Written By: Nishant Parsad
Why ROE Isn’t as Useful as It Seems
Imagine standing in a marketplace, eyeing two stalls selling apples. One vendor claims their apples yield the juiciest bites (read: the highest return), while the other keeps a lower profile but offers excellent value for the price. Which do you choose? Investing based on Return on Equity (ROE) is often like going with the first vendor—tempting, but not always wise.
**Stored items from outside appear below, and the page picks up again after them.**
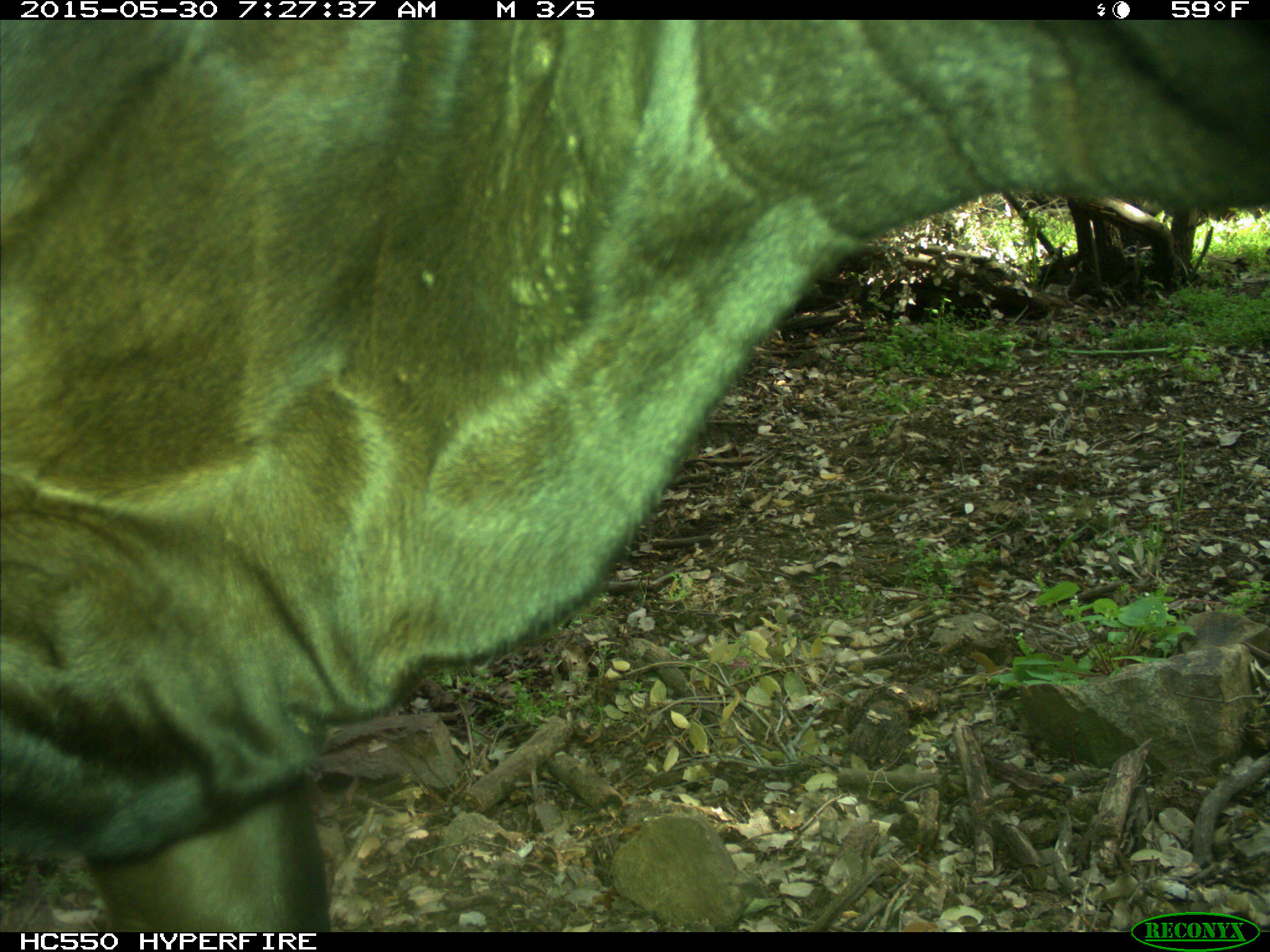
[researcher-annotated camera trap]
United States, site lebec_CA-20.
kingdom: Animalia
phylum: Chordata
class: Mammalia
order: Artiodactyla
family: Bovidae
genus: Bos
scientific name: Bos taurus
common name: domestic cow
Bos taurus (domestic cow).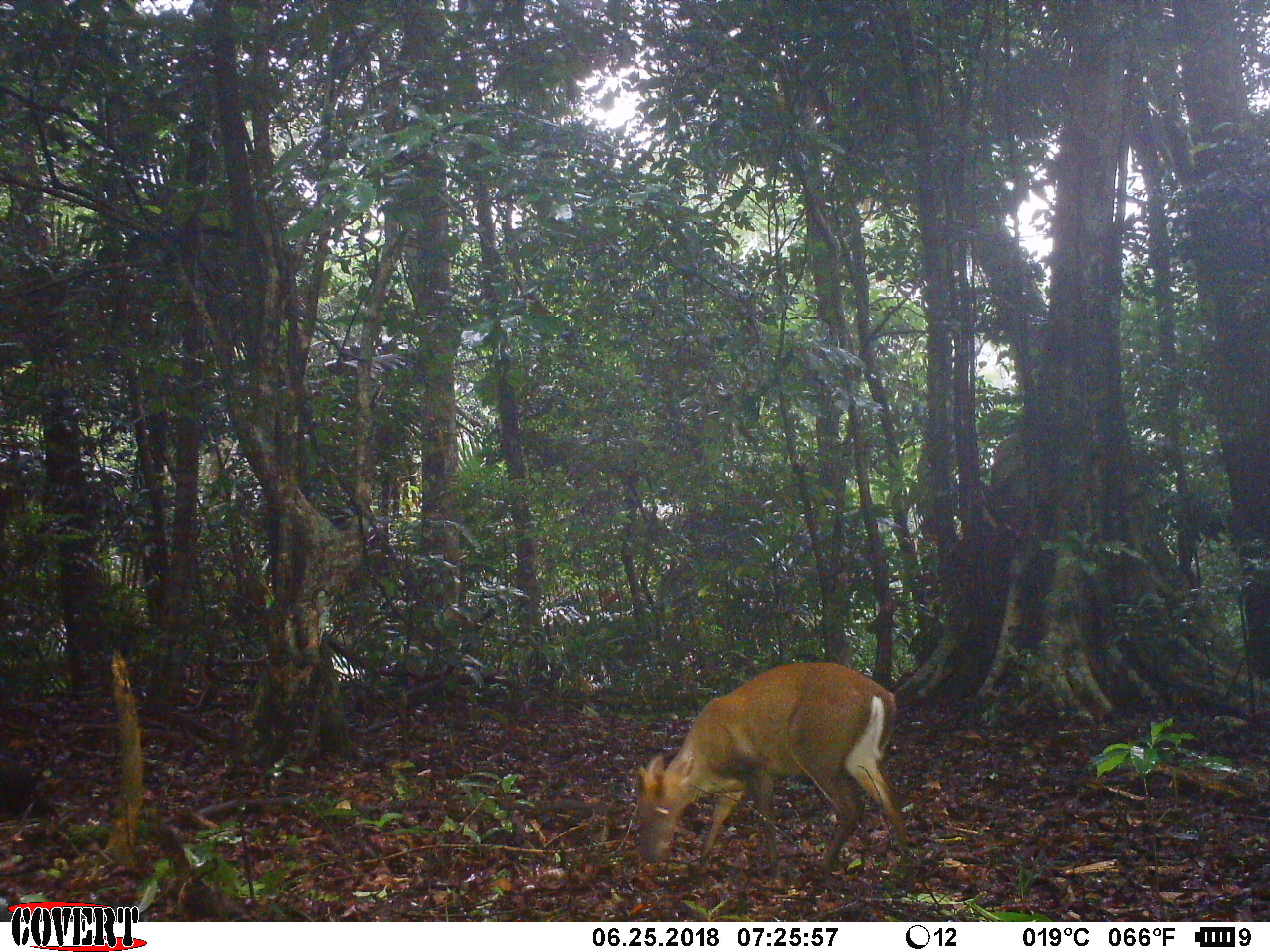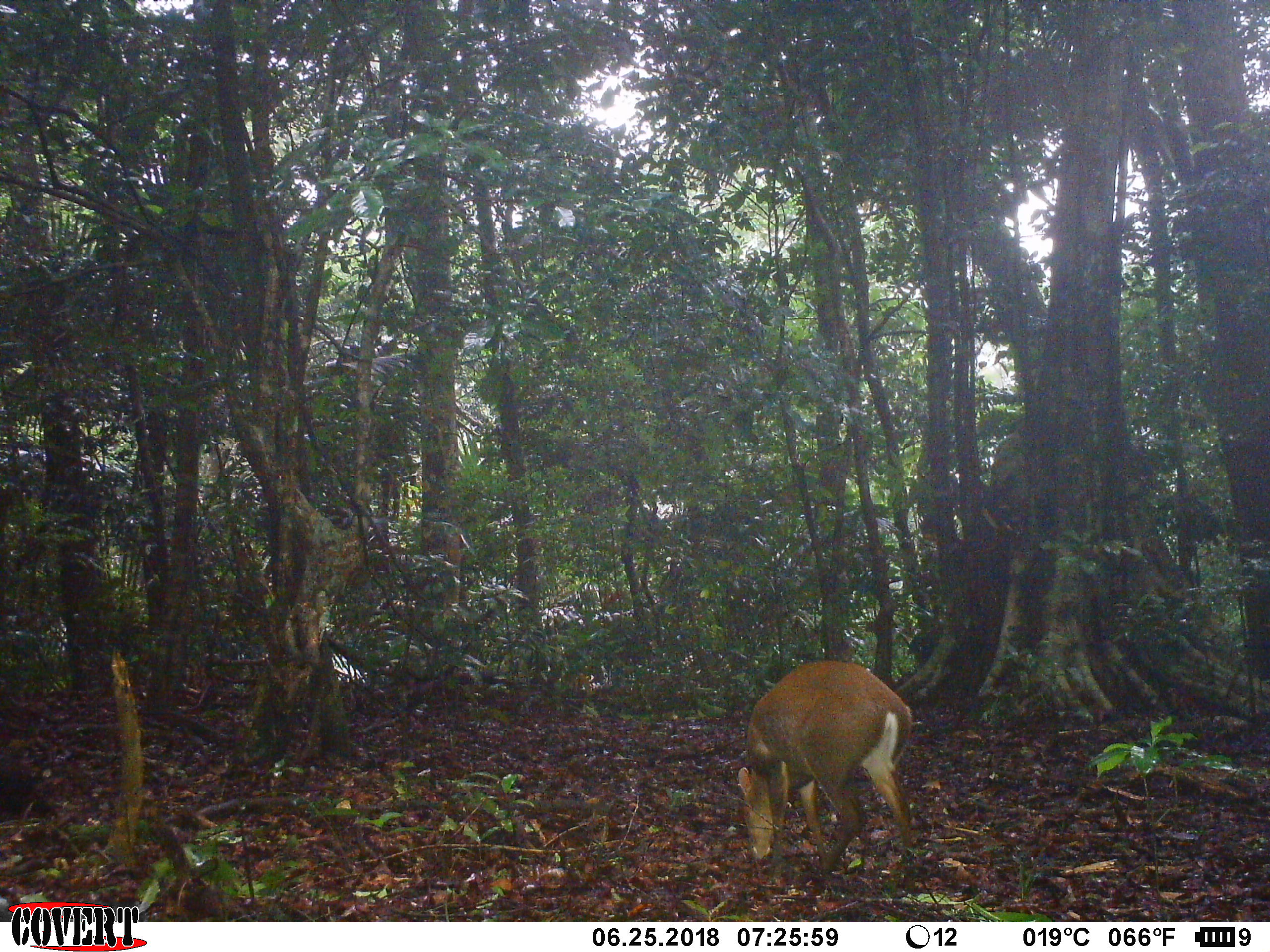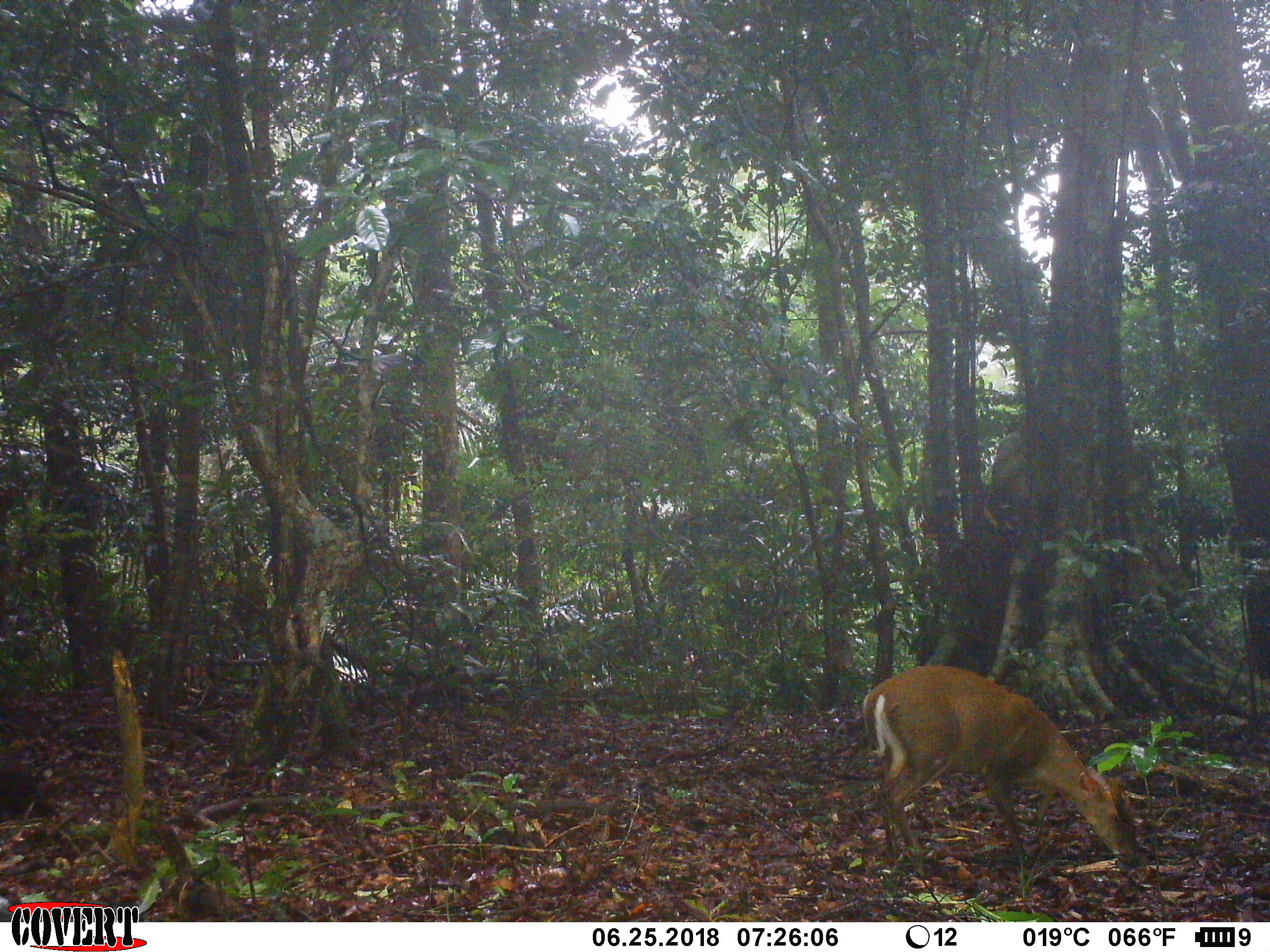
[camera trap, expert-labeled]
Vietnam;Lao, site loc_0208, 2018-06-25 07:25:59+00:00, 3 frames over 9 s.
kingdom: Animalia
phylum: Chordata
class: Mammalia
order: Artiodactyla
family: Cervidae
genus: Muntiacus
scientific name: Muntiacus rooseveltorum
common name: roosevelt's muntjac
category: roosevelts muntjac group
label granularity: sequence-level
ROE is a widely celebrated metric for gauging profitability. Its formula is simple:
ROE = Net Profit After Tax (PAT) ÷ Shareholder’s Equity
While this ratio seems like a perfect way to measure how effectively a company generates profit from the money invested by its shareholders, it falls short in capturing the real picture—especially for stock market investors. In this article, we’ll unpack why ROE isn’t as reliable as it appears and explore better alternatives, like Earnings Yield (EY), that align with the realities of market investing.

ROE: The Basics and Why It Seems Useful
At first glance, ROE looks like an investor’s best friend. It measures how efficiently a company uses shareholder funds to generate profit. For instance:
- Company A: Shareholder Equity = ₹100 crore, PAT = ₹10 crore
- ROE = 10%
- Company B: Shareholder Equity = ₹100 crore, PAT = ₹20 crore
- ROE = 20%
Going by ROE alone, Company B seems to be the better performer. But here’s where things get tricky. ROE assumes that all investors bought the stock at its book value per share (BVPS)—the company’s equity divided by the number of shares. In reality, stock market investors rarely purchase shares at book value. They buy at market prices, which fluctuate based on demand, industry trends, and growth prospects.
The Problem with ROE in the Stock Market
A. ROE Doesn’t Reflect Market Price
Imagine you’re buying Company B’s stock. While its ROE is 20%, the market price of its shares has climbed to ₹20, double its BVPS of ₹10. This means you’re effectively paying ₹20 for ₹2 in earnings (EPS), leaving you with a real return of 10% (₹2 ÷ ₹20).